Tamerlane: I wasn’t clear. Sorry. You are correct that 1870 was when the West began to become “civilized”. Cattle drives were, after all, commerce; and they would not have been possible had the U.S. government not undertaken their program of genocide against the native population. The fact that people were able to engage in such commerce in relative safety would indicate that the West was being tamed.
What I meant was that the “Wild West” most people are familiar with from Hollywood was the cattle drive era. Yes, there was the Gold Rush (many people did not come overland, BTW – they arrived by ship) and the trappers. But at that time the “West” – Texas, Missouri, the Oklahoma Territory, etc. was pretty much unsettled.
You mentioned that the TC Railroad was completed in 1869. Close enough to 1870. Indeed, the railroad was one of the reasons there were cattle drives. Ranchers in Texas could drive their cattle north to Abilene or Dodge and load them onto trains for processing in Chicago.

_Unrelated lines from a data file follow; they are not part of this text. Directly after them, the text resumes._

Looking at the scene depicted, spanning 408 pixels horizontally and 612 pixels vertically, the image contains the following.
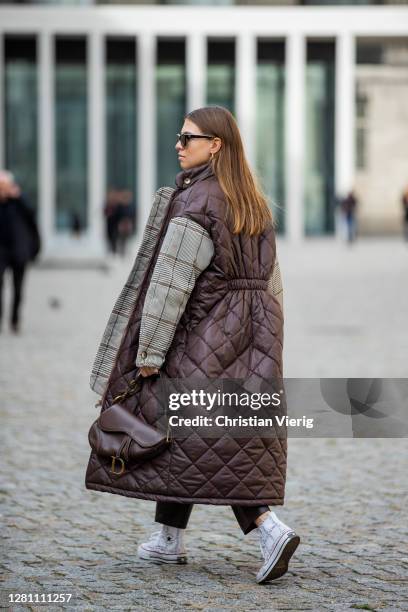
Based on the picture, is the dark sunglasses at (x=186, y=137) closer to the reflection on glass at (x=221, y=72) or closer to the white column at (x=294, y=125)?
the white column at (x=294, y=125)

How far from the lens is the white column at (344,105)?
56.0 m

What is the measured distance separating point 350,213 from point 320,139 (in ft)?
32.2

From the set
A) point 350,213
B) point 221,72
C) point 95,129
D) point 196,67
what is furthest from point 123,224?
point 221,72

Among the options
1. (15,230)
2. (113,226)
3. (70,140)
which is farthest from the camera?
(70,140)

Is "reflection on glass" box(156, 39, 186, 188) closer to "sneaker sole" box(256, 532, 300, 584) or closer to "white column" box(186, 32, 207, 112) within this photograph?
"white column" box(186, 32, 207, 112)

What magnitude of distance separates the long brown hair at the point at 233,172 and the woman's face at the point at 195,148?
0.02 m

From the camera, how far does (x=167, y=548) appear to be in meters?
5.60

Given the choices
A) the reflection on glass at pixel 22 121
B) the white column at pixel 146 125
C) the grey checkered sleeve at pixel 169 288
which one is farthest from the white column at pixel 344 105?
the grey checkered sleeve at pixel 169 288

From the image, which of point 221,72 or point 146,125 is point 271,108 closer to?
point 221,72

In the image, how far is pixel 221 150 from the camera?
5332 millimetres

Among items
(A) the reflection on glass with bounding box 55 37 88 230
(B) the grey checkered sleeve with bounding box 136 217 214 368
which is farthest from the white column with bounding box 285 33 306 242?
(B) the grey checkered sleeve with bounding box 136 217 214 368

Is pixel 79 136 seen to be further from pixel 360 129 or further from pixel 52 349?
pixel 52 349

Most of the Hollywood Westerns take place between 1873 and 1881. So the “Wild West” that people think of, as opposed to the “Frontier West”, was during this era. When people talk about the “Wild West”, they’re generally talking about Dodge City, Matt Dillon, Bonanza, Rio Bravo – the 1870s. The shootout at the OK Corral took place in 1881.
So you’re right that 1870 was when civilization really started to take hold, but that’s also pretty close to the start of the “Wild West”. After all, you can’t give someone 10 minutes to get out of town when there isn’t a town.